Back during the summer, Cristiano Bocci asked me to write the liner note to Old Postcards, his new collection of music with wind player Tobia Bondesan. Now that the album has been released (on the Depth of Field label), I’d like to expand on my note and offer a few words on what I hear in it.

 

 

 

Although the music conveys a story of sorts, it doesn’t do so by attempting to appropriate narrative forms. Part of this refusal is built into music itself. One of the stubborn facts of music is that it isn’t a literary medium. Not being made of words assembled into descriptive structures, it can’t make reference as a proposition would, or tell a story in the way that a work of prose can. But it does often evoke stories of a kind in the listener, and Old Postcards certainly does this.

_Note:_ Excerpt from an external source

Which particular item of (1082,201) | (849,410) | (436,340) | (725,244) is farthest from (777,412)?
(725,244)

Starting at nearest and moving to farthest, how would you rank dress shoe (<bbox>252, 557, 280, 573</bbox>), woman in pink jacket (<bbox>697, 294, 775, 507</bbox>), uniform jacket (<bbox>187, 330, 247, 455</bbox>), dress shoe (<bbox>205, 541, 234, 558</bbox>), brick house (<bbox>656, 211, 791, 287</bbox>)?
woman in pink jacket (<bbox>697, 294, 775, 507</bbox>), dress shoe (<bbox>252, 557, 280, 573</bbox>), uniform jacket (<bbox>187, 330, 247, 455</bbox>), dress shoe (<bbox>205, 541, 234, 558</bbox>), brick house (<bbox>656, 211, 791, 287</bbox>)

Old Postcards isn’t program music, but it does bring in fragments of the extra-musical world through a skillful use of intermedia tropes: Spoken word passages, poetic texts and readymade recordings combine with Bocci and Bondesan’s compositions and improvisations. Through this kind of collage, Bocci and Bondesan are able to convey a non-narrative, impressionistic sense of allusion—a sonic imagism that avoids the literal and instead is episodic and works directly on the emotions rather than on a sense of implicative continuity. Each piece seems to have been conceived of as directly treating and developing an affective motif, having at its core a compact, sharply defined element or seed from which it could grow organically. The seed—a phrase, a scale, a harmony—is the rough equivalent of a visual image, evocative without being plainly indicative of something outside of itself.

Like a postcard. Postcards trade in still images whose associations and web of meanings tend to erode over time. (The image as it fades in time thereby becomes the image of time.) And it strikes me now as I listen again that Bocci’s electronic processing relates to sound as time relates to the image—effacing and transforming it simultaneously.
By taking these sonic images and reworking them through live improvisation, Bocci and Bondesan are in effect sending the listener illustrated dispatches to be used for mapping imaginary places.